The invention also covers the methods for using these sensors to detect analytes, acknowledging that the value of the sensing architecture is realised in clinical practice rather than just in laboratory characterisation. The breadth of the application – directed at detecting “various analytes” rather than being limited to glucose – reflects Abbott’s interest in extending its sensor technology platform beyond its current primary application.
Key Features
Dual enzyme active area. The analyte-responsive active area of the sensor contains two or more distinct enzyme systems, enabling detection capabilities beyond what a single-enzyme design can achieve.
Multi-enzyme system cooperation. The two enzyme systems work together within the active area – whether sequentially, in parallel or in complementary roles – to provide enhanced analyte detection performance.
Broad analyte applicability. The sensor design is described as applicable to detecting “various analytes,” indicating the invention is intended as a platform technology relevant to multiple sensing applications rather than being specific to glucose alone.
Indwelling sensor compatibility. The sensor architecture is consistent with Abbott’s continuous monitoring platform, suggesting the dual enzyme approach is compatible with sensors designed for extended continuous wear in interstitial fluid.
Methods of detection coverage. The patent covers not just the sensor design but also the methods for using the dual enzyme sensor to detect analytes, providing end-to-end intellectual property protection for the technology.
Who Is Behind It?
Abbott Diabetes Care Inc. is the diabetes care division of Abbott Laboratories, and the maker of the FreeStyle Libre continuous glucose monitoring system – one of the most widely used CGM platforms in the world. The inventors Benjamin J. Feldman and Zenghe Liu bring expertise in electrochemistry, biosensor design and materials science. The application is filed through FPA Patent Attorneys and is a divisional of an earlier filing (AU 2022205038), indicating an ongoing programme of advanced sensor architecture development.
Why It Matters
The global continuous glucose monitoring market has grown dramatically over the past decade, driven by compelling clinical evidence, expanding insurance coverage and the development of increasingly user-friendly devices. Abbott’s FreeStyle Libre system, in particular, has been instrumental in broadening CGM adoption beyond insulin-using patients to a much wider population of people with diabetes. As the technology matures, competition increasingly turns on sensor accuracy, wear duration, reliability and – importantly – the ability to expand the range of clinically useful measurements beyond glucose alone.

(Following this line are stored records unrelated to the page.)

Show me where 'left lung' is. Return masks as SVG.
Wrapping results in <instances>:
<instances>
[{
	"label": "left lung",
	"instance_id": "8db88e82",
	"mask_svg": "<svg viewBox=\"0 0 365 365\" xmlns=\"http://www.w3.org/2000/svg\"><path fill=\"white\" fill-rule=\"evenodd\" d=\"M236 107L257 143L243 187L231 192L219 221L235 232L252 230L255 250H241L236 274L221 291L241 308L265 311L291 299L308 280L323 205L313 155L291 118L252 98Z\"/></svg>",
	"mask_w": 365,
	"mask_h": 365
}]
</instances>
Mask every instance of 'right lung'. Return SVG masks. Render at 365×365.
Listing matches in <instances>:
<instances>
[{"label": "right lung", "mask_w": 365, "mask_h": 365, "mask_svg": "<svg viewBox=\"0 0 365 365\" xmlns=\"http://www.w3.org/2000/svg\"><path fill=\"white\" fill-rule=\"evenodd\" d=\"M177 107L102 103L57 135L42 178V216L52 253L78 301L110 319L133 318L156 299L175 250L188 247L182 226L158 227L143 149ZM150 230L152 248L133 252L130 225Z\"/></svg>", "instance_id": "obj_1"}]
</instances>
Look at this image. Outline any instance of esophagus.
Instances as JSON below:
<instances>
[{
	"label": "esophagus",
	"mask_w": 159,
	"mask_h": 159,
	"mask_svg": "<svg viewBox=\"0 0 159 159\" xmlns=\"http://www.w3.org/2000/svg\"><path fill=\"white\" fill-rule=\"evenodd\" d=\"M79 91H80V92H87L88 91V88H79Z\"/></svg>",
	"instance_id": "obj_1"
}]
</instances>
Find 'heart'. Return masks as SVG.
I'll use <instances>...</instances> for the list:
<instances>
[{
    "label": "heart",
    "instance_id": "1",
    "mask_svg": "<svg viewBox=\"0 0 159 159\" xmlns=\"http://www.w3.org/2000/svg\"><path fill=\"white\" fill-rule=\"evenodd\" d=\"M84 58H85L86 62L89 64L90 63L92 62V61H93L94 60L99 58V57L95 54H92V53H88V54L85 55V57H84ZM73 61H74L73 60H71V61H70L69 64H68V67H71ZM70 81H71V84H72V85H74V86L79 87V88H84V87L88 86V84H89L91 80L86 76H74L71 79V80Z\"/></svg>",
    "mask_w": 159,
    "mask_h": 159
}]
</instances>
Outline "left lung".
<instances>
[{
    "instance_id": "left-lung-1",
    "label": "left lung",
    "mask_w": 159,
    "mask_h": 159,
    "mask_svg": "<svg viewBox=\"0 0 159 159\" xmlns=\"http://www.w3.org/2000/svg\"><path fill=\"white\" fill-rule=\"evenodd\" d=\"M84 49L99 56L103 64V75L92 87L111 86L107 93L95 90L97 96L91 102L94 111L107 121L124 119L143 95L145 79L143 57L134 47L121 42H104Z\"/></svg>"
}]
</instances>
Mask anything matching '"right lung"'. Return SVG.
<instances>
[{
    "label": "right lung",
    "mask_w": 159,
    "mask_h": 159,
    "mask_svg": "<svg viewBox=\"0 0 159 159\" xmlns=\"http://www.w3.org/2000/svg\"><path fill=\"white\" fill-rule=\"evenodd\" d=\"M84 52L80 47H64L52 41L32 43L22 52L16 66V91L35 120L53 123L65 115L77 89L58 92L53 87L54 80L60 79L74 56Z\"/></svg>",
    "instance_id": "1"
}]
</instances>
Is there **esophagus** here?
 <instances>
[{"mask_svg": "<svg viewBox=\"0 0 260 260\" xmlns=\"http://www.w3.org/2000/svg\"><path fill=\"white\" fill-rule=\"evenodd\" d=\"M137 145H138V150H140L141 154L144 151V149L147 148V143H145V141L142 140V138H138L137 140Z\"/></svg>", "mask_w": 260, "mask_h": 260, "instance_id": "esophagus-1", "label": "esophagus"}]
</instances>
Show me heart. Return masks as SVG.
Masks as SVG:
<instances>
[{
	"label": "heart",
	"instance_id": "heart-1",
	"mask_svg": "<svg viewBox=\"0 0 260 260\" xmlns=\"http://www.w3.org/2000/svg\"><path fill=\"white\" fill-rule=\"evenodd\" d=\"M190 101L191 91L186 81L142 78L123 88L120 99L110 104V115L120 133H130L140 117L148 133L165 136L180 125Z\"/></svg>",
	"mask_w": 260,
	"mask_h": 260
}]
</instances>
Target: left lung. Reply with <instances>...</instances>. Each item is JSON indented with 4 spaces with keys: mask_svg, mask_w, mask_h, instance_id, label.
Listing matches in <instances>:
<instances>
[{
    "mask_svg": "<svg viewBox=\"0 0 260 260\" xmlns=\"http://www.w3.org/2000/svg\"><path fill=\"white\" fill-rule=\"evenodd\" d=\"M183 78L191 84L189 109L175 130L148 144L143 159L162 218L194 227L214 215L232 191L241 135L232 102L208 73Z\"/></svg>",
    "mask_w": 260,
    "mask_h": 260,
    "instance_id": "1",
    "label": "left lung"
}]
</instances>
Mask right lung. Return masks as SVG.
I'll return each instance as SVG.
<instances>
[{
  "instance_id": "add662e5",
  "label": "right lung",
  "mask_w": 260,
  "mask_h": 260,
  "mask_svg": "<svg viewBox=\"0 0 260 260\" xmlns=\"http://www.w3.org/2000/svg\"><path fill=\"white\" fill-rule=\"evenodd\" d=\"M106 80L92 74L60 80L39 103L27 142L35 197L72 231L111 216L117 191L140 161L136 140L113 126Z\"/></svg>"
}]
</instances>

A dual enzyme sensor architecture that can improve detection accuracy or extend the range of measurable analytes is therefore strategically significant for Abbott’s competitive position in the biosensor market. Beyond diabetes monitoring, the broader applicability of multi-enzyme sensor systems could open pathways to monitoring other metabolic markers – lactate, ketones, creatinine and others – with the same continuous, non-invasive architecture that has made CGM so clinically impactful. This type of platform expansion represents one of the most promising frontiers in digital health technology.
AU 2026201605 was published in the Australian Official Journal of Patents on 19 March 2026 and is open for public inspection. Patent applications represent inventions that are sought to be protected and do not necessarily reflect commercially available products.